▶ **Written instruction**: Everything from the line that holds "Is (501,350) nearer" through the end of the data below should be output exactly, both ends included.

▶ **Supplied entries**:
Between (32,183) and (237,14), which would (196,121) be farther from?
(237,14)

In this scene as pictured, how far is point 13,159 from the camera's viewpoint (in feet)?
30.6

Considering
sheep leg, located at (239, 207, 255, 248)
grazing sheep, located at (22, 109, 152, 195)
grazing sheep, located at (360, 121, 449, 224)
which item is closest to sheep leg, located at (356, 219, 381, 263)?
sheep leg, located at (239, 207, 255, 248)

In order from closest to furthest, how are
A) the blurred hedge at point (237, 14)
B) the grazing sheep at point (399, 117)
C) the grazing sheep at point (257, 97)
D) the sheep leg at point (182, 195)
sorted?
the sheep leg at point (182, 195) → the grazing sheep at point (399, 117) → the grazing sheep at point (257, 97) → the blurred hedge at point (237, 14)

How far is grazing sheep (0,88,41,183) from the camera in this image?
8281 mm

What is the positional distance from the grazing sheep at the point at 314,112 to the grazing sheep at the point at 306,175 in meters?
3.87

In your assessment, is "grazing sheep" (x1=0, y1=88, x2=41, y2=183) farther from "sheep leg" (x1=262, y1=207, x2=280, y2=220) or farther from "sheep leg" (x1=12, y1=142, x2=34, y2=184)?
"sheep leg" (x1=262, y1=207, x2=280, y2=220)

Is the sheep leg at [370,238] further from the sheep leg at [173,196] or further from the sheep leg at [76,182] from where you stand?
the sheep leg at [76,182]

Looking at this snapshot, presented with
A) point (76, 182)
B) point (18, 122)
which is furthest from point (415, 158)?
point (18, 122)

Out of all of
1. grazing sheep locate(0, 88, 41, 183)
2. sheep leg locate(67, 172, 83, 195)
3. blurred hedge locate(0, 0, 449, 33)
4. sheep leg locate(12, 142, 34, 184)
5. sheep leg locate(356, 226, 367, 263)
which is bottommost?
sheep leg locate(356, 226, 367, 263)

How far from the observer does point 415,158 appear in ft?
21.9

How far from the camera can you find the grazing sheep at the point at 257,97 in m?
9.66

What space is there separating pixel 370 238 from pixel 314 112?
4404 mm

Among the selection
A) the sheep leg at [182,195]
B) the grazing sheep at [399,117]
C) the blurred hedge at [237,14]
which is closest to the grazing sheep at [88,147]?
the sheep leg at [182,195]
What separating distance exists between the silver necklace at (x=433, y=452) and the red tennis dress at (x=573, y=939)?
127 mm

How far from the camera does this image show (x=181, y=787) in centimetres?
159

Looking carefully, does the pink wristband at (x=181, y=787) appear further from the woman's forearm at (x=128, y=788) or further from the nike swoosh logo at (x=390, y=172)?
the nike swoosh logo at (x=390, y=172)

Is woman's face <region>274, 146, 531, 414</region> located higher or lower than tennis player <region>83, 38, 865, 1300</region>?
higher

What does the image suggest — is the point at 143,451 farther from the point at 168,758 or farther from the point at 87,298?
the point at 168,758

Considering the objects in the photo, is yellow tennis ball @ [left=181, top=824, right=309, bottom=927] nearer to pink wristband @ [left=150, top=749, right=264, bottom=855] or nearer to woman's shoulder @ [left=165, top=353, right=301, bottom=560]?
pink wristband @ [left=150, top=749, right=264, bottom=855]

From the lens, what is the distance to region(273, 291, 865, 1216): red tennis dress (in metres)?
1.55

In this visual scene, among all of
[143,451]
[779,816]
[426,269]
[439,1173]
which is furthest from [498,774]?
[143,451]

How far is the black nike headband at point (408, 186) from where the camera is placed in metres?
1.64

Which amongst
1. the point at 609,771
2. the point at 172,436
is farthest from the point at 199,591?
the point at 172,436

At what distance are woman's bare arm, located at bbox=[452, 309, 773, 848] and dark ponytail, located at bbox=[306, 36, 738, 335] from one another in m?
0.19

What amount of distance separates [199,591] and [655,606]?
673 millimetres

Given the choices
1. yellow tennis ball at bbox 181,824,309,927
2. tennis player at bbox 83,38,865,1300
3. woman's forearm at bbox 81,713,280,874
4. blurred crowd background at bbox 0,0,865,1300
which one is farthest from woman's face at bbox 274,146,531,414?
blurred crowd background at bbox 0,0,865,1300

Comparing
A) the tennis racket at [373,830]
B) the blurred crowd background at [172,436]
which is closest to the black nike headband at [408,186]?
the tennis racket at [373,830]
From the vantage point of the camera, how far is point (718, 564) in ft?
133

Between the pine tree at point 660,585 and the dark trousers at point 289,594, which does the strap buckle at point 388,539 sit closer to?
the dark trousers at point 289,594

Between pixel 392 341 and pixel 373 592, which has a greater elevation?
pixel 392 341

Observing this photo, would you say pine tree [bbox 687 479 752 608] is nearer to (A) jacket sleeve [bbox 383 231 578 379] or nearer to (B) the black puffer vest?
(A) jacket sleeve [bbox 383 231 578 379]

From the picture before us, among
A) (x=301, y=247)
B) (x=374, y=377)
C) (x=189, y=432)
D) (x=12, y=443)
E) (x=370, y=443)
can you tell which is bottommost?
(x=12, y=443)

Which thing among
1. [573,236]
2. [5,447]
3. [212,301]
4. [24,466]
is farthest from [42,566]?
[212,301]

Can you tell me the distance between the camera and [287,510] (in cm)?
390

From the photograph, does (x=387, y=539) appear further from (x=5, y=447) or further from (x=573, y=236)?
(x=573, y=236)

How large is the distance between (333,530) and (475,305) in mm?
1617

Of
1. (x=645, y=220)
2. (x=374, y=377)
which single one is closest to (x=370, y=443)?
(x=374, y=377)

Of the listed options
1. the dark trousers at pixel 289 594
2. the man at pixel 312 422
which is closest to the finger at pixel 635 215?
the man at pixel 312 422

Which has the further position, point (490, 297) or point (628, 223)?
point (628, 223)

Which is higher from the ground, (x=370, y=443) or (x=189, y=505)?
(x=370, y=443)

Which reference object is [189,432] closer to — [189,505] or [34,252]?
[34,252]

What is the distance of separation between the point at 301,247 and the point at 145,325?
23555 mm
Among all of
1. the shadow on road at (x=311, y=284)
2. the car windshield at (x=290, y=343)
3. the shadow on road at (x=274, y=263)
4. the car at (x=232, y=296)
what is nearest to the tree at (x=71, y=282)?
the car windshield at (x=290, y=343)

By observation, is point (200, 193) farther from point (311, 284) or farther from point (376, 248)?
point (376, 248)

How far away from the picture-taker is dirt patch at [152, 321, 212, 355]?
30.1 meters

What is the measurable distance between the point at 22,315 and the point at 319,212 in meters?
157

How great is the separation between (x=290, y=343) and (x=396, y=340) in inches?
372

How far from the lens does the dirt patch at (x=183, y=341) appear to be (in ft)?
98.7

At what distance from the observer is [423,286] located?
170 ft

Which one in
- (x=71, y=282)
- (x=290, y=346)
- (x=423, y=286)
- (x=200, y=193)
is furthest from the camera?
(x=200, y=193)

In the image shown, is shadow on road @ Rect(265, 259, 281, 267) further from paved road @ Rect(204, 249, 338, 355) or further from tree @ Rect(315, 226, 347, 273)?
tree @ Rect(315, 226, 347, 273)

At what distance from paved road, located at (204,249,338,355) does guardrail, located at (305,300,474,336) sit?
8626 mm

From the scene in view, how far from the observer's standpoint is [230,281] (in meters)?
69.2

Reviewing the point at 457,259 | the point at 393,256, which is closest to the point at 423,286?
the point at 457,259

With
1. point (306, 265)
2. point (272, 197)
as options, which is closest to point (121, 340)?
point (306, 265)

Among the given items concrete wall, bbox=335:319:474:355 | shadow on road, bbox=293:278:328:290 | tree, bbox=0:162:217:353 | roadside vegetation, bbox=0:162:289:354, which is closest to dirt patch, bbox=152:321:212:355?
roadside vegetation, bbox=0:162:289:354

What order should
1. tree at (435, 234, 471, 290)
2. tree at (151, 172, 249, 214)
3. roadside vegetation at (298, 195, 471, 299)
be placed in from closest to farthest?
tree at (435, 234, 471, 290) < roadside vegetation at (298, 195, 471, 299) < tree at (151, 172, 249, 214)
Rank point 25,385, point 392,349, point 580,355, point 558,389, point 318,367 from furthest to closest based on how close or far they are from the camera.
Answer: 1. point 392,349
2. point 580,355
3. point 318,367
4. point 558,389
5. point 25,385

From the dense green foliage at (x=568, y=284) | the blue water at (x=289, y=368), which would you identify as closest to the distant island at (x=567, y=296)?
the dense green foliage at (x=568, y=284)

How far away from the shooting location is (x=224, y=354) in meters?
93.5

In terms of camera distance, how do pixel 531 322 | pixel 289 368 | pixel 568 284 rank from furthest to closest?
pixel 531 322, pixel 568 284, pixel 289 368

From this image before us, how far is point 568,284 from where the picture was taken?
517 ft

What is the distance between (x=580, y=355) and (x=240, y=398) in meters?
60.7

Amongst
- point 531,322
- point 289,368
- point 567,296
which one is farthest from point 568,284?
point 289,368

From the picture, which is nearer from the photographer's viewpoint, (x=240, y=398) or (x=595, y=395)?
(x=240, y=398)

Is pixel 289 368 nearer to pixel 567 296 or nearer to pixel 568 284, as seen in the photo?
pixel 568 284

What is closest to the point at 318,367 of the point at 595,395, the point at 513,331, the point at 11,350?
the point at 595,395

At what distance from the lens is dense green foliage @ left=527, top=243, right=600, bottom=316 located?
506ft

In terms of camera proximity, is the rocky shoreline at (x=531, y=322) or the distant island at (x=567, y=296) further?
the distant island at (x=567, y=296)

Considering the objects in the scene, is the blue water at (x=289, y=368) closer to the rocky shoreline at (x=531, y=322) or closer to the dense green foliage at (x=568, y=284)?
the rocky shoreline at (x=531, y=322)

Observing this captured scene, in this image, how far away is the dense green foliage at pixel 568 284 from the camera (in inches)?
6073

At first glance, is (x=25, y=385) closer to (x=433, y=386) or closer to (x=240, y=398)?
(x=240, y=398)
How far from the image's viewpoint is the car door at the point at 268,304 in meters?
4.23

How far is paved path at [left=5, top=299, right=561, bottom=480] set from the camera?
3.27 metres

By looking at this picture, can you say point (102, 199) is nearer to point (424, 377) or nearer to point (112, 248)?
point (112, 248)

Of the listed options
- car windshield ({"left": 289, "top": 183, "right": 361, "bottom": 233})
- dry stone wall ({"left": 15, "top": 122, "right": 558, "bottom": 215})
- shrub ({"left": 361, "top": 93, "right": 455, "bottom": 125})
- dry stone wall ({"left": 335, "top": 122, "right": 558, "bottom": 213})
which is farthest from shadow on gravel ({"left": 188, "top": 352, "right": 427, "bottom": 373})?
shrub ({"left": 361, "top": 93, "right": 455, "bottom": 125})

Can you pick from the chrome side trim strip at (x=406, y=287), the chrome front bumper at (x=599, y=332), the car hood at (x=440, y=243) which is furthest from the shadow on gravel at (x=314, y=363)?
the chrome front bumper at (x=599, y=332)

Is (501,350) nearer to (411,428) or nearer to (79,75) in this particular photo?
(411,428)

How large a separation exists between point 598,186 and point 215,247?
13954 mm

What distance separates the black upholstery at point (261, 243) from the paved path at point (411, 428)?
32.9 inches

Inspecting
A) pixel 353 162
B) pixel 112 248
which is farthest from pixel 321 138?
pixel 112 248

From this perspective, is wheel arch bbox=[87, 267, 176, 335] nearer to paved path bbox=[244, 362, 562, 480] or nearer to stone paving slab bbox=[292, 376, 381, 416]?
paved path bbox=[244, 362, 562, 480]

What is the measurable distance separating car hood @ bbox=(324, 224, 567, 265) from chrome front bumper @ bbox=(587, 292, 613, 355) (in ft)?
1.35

▶ **Output of the task**:
Is (501,350) nearer to (411,428) or nearer to (79,75) in this particular photo?
(411,428)

How large a separation exists between point 598,186 and point 215,247?
13954 mm

What distance separates the black upholstery at point (261, 243) from the paved path at point (411, 428)?
32.9 inches

Inspecting
A) pixel 353 162
B) pixel 112 248
which is farthest from pixel 321 138?
pixel 112 248

From this perspective, is wheel arch bbox=[87, 267, 176, 335] nearer to paved path bbox=[244, 362, 562, 480] or nearer to stone paving slab bbox=[292, 376, 381, 416]?
paved path bbox=[244, 362, 562, 480]

What is the measurable distance separating car hood @ bbox=(324, 224, 567, 265) from chrome front bumper @ bbox=(587, 292, 613, 355) (in ft)?
1.35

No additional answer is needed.